You are viewing a plain text version of this content. The canonical link for it is here.

Posted to user@beam.apache.org by Mike Kaplinskiy <mi...@ladderlife.com> on 2018/10/11 20:05:02 UTC

Spark storageLevel not taking effect

Hey folks,

Admittedly I may be a bit on the bleeding edge here, but I'm attempting to
run a Beam pipeline on Spark which is running on top of Kubernetes.
Specifically Beam 2.6.0 with Spark 2.4.0-rc2 running in client mode with a
Kubernetes (1.11) driver. It's actually pretty cool - from a Kubernetes
perspective, I start a pod which starts a ton of workers to do the parallel
stuff and then cleans up after itself.

One thing I can't seem to get working is setting the storage level for
Spark RDDs via Beam. Specifically passing --storageLevel=MEMORY_AND_DISK
seems to not work - the rdd still shows up as "Memory Deserialized 1x
Replicated" in the Spark UI. I would expect it to be something closer to
"Disk Memory Deserialized 1x Replicated." It *seems* to be serialized only
in the sense that less memory is used (I assume it gets encoded).

I even tried hardcoding storageLevel in BoundedDataset.java (based on the
line number in the DAG viz). Unfortunately it still shows up as memory-only.

Am I missing something that would let me spill data to disk?

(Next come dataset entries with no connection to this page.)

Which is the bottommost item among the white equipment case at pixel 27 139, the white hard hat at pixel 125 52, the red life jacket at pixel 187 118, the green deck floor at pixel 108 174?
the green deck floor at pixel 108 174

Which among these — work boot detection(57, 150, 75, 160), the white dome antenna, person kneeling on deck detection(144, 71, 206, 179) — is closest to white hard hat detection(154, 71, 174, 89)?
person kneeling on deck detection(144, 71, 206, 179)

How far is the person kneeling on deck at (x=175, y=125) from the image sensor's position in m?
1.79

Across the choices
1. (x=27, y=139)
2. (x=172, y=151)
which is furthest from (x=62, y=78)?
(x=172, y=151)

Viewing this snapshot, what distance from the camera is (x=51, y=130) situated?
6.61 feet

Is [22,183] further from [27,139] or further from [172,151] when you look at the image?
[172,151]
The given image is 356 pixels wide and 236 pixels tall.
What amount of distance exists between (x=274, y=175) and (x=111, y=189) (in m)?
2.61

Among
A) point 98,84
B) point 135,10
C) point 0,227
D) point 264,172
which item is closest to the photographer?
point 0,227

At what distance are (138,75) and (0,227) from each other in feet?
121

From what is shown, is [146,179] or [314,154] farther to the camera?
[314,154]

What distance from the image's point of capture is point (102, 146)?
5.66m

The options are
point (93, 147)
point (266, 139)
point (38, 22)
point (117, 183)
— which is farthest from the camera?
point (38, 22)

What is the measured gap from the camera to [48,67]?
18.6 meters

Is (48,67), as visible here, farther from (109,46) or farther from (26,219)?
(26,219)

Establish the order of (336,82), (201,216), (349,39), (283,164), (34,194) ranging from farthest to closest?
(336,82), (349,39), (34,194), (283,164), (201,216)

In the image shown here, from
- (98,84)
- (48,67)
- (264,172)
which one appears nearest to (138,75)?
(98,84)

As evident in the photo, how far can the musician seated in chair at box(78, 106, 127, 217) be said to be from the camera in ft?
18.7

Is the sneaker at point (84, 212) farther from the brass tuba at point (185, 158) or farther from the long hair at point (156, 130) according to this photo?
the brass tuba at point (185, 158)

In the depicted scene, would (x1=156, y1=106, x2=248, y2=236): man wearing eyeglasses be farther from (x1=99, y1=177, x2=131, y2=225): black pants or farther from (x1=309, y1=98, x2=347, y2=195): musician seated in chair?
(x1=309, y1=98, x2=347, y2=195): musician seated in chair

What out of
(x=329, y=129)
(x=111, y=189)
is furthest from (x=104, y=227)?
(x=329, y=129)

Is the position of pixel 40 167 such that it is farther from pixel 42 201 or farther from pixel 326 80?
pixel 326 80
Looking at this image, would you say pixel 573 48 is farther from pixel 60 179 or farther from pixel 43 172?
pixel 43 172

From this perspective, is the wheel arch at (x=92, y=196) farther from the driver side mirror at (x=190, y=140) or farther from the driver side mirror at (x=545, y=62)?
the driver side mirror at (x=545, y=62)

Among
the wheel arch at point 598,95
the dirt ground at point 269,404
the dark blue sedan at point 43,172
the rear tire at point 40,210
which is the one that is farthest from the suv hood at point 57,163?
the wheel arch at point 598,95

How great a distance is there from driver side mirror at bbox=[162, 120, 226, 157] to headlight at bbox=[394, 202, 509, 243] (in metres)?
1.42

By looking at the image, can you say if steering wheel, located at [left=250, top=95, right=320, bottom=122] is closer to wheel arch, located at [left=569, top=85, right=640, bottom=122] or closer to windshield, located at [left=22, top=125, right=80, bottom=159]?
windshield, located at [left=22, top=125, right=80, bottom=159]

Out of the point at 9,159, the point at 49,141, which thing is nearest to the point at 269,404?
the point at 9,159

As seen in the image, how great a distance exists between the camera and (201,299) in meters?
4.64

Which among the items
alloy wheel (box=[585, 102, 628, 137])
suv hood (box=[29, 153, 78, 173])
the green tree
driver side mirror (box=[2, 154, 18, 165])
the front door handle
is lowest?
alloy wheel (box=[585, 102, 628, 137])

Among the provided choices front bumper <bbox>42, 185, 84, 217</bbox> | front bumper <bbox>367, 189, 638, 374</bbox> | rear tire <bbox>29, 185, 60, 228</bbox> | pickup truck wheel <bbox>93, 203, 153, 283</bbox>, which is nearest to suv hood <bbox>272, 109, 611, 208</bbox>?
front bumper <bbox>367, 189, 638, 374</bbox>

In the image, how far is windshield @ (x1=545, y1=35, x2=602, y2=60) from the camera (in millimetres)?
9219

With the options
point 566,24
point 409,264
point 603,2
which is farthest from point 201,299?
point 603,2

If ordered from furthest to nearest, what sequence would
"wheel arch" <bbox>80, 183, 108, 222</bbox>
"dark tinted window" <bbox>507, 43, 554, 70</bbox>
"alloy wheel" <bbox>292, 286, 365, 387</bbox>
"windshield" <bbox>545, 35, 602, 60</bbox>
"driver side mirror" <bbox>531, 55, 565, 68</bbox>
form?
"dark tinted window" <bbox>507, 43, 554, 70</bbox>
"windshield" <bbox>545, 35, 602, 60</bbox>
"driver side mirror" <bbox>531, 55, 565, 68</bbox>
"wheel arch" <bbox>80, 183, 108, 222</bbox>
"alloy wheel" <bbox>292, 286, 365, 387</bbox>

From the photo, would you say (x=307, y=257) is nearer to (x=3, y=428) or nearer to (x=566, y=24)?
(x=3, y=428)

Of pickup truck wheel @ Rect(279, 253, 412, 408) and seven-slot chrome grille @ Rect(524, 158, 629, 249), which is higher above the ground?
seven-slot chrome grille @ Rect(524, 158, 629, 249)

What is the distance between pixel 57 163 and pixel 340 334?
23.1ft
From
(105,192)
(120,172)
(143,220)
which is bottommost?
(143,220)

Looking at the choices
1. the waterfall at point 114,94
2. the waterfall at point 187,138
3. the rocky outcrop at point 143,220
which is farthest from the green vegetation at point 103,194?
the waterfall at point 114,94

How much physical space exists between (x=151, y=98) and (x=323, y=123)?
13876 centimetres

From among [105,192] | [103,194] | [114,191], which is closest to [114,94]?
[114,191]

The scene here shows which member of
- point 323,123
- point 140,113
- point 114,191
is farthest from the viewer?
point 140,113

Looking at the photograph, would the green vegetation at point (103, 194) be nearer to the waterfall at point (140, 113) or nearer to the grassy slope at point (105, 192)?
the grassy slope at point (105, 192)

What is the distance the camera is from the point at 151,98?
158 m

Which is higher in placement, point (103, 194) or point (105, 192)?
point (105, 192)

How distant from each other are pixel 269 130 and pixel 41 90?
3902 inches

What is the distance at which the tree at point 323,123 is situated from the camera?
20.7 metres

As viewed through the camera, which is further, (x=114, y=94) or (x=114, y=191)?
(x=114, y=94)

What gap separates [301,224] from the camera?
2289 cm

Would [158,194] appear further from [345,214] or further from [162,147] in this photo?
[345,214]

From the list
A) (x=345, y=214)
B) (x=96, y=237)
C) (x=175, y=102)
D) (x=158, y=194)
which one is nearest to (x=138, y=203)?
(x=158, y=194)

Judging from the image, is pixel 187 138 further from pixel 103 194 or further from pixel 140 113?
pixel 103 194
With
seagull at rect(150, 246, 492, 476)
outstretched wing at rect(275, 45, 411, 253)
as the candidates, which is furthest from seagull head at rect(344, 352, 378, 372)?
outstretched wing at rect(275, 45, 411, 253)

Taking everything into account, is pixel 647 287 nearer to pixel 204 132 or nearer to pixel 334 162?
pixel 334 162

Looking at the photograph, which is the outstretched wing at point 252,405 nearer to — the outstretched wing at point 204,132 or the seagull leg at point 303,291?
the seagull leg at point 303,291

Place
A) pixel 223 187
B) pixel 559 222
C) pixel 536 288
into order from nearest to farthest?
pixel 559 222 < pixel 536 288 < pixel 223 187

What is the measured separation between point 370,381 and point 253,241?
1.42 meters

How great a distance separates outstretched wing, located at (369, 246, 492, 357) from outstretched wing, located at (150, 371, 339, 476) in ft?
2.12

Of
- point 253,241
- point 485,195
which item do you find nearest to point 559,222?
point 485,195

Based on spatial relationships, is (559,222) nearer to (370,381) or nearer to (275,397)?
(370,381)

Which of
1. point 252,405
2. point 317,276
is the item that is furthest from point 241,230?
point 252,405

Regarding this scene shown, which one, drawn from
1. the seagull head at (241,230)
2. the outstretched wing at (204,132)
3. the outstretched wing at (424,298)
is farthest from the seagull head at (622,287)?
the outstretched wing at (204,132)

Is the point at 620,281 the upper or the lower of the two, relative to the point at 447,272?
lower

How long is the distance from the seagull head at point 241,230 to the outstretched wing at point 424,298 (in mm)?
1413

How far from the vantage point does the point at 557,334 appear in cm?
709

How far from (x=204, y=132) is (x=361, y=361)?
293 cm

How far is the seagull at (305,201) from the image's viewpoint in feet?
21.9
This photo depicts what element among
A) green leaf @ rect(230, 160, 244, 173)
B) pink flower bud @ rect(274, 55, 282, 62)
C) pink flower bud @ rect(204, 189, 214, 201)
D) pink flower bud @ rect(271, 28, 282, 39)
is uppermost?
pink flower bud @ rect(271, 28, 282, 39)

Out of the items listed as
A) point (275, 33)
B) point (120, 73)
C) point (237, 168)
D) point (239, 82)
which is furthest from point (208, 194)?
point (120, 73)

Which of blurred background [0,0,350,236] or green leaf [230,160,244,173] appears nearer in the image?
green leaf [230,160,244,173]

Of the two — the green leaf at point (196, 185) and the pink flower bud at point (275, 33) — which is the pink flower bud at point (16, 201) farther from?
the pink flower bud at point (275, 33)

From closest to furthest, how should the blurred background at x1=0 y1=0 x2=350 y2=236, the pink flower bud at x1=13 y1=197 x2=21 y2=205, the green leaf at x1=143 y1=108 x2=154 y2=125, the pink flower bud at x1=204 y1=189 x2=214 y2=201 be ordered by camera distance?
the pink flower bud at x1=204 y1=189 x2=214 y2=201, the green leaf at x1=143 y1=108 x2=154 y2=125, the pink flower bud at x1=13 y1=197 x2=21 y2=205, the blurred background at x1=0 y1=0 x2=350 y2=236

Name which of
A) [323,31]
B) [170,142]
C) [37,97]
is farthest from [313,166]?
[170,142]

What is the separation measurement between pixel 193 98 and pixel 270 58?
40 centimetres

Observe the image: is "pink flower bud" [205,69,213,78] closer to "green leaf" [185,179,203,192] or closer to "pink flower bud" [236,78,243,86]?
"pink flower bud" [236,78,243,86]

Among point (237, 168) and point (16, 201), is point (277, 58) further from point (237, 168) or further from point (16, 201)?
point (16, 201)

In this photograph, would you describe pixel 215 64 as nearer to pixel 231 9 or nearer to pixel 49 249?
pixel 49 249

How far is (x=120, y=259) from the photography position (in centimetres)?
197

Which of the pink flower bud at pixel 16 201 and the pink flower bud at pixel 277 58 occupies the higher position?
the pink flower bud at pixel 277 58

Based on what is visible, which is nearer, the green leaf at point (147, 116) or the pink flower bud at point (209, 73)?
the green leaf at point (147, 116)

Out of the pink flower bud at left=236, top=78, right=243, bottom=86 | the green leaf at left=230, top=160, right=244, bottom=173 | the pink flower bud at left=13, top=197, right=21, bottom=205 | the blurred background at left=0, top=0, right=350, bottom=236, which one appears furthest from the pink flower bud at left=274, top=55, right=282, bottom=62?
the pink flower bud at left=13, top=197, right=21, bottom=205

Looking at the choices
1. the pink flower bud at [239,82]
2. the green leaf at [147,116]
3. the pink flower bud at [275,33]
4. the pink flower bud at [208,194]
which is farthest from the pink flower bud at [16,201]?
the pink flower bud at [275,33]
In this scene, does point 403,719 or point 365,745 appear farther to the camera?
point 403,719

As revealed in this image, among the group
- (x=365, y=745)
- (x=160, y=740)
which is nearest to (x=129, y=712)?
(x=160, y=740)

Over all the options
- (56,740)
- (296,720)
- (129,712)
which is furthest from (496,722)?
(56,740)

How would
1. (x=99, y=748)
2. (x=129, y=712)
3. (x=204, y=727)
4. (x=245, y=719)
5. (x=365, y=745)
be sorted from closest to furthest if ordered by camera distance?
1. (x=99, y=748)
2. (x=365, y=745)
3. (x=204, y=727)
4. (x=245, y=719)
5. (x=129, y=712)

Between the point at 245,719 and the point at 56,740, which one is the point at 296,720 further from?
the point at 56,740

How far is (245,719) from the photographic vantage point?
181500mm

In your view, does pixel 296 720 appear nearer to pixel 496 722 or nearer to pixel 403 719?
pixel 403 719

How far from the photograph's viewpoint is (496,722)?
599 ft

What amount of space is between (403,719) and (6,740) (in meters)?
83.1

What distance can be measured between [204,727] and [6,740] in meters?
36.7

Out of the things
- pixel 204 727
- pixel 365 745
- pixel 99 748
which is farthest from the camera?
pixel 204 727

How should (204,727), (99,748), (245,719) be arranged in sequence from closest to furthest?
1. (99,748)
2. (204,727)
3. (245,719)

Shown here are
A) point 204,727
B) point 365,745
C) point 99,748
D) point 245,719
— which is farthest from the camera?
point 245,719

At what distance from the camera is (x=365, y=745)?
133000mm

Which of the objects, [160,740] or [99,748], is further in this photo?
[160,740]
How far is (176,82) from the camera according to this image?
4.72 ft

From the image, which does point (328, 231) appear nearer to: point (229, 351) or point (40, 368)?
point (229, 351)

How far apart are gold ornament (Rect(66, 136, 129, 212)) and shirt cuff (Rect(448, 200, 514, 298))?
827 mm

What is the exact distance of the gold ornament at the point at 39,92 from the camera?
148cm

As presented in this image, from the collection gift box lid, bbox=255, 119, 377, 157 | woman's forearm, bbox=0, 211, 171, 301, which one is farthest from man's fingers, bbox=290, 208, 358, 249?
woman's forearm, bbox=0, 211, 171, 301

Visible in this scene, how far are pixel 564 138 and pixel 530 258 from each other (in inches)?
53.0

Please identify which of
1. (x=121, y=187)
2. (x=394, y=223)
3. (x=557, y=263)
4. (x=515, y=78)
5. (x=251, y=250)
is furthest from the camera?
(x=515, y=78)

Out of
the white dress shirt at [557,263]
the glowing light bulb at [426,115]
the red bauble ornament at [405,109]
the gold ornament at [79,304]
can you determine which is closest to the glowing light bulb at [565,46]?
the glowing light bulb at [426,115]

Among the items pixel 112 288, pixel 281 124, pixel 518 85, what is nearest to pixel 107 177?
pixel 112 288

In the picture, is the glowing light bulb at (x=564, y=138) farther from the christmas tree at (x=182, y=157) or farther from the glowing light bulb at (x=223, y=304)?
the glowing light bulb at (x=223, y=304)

For reference, here's my exact command line:
/opt/spark/bin/spark-submit
--master 'k8s://https://kubernetes:443'
--deploy-mode client
--name $(MY_POD_NAME)
--conf spark.executor.instances=20
--conf spark.driver.host=$(MY_POD_IP)
--conf spark.driver.port=7077
--conf spark.kubernetes.container.image=$(MY_IMAGE)
--conf spark.kubernetes.driver.pod.name=$(MY_POD_NAME)
--conf spark.kubernetes.executor.podNamePrefix=$(MY_POD_NAME)
--conf spark.executor.memory=5500m
--conf spark.executor.memoryOverhead=1300m
--conf spark.memory.fraction=0.45
--conf spark.executor.cores=3
--conf spark.kubernetes.executor.limit.cores=3
--conf spark.default.parallelism=60
--conf spark.kubernetes.allocation.batch.size=20
--conf spark.kubernetes.driver.label.app=beam-datomic-smoketest
--conf spark.kubernetes.node.selector.node.ladderlife.com/group=etl
--conf spark.kubernetes.executor.annotation.iam.amazonaws.com/role=etl-role
--conf spark.kubernetes.executor.secrets.google-cloud=/google-cloud-secrets
--conf spark.kubernetes.executor.secretKeyRef.SENTRY_DSN=sentry-secrets:dsn
--conf spark.executorEnv.STATSD_HOST=169.254.168.253
--class ladder.my_beam_job
local:///srv/beam_job.jar
--runner=SparkRunner
--storageLevel=MEMORY_AND_DISK

Thanks,
Mike.

Ladder <http://bit.ly/1VRtWfS>. The smart, modern way to insure your life.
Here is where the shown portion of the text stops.